Chongqing targets income gap

By An Baijie Source:Global Times Published: 2011-1-11 17:49:00

Chongqing Municipality has introduced the concept of the Gini coefficient into its 12th Five-Year Plan (2011-15) in a groundbreaking move for a local government.

It displays the authority's determination to narrow the growing income gap, a task that will be difficult to achieve in five years, observers say.

Huang Qifan, mayor of Chongqing, said at the local People's Congress session on Sunday that the local government is aiming to lower the local Gini coefficient from the current 0.42 to 0.35 by 2015.

The Gini coefficient, an international measurement developed by the Italian statistician Corrado Gini, uses zero to indicate equal income distribution while 1 represents the largest income disparity.

World Bank figures show that China's Gini coefficient has remained above the inter-nationally recognized warning line of 0.4 since 2000. The Bureau of Statistics stopped releasing the official figure after it hit 0.47 in 2004. Many scholars estimate that it is currently at about 0.49.

Su Hainan, vice president of the China Association for Labor Studies, hailed Chongqing's attempt to tackle the problem of income disparity, saying that the local government has put it at the top of its agenda.

"The income gap has nothing to do with economic development, social wealth or productivity," Huang said. "The key lies in the system of distribution."

According to Huang, there will be five aspects to the reform - increasing incomes, supporting the poor while regulating the rich, imposing property tax, boosting em-ployment and ensuring equal education opportunities in both rural and urban areas.

According to the Chongqing Daily, local officials noted at a conference on economic work last month that per capita GDP and per capita income figures conceal the huge discrepancy in income distribution and cannot reflect the income gap of a well-off society.

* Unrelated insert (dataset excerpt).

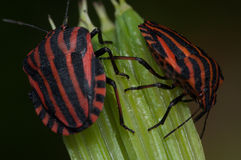 Pentatomidae graphosoma lineatum, red and black striped minstrel bug macro. Stock Photo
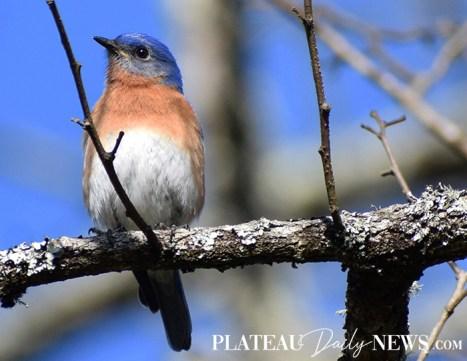 audubon (72)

Deng Weizhi, a professor of sociology at Shanghai University, told the newspaper that it was a sign of great progress for Chongqing to realize that average GDP was merely a "data trick."

Deng argued that the government should play a leading role in improving people's livelihoods, an effort that the market and social organizations should also contribute to.

"The market would never believe in tears, but the government should. When the income gap expands, the government should step up to balance it," Deng said.

Su noted that regulating high-income groups is as important as helping low-income earners, suggesting that imposing heavy taxes on wealthy people's speculative incomes, cracking down on illegal in-comes, regulating the gray income and curbing the high salaries of senior managers in State-owned enterprises are all necessary measures.

However, Su still expressed skepticism over Chongqing's target of lowering the Gini coefficient by 0.07 in five years.

"Judging from the current situation, it's possible that the Gini coefficient may keep increasing in the future," Su warned.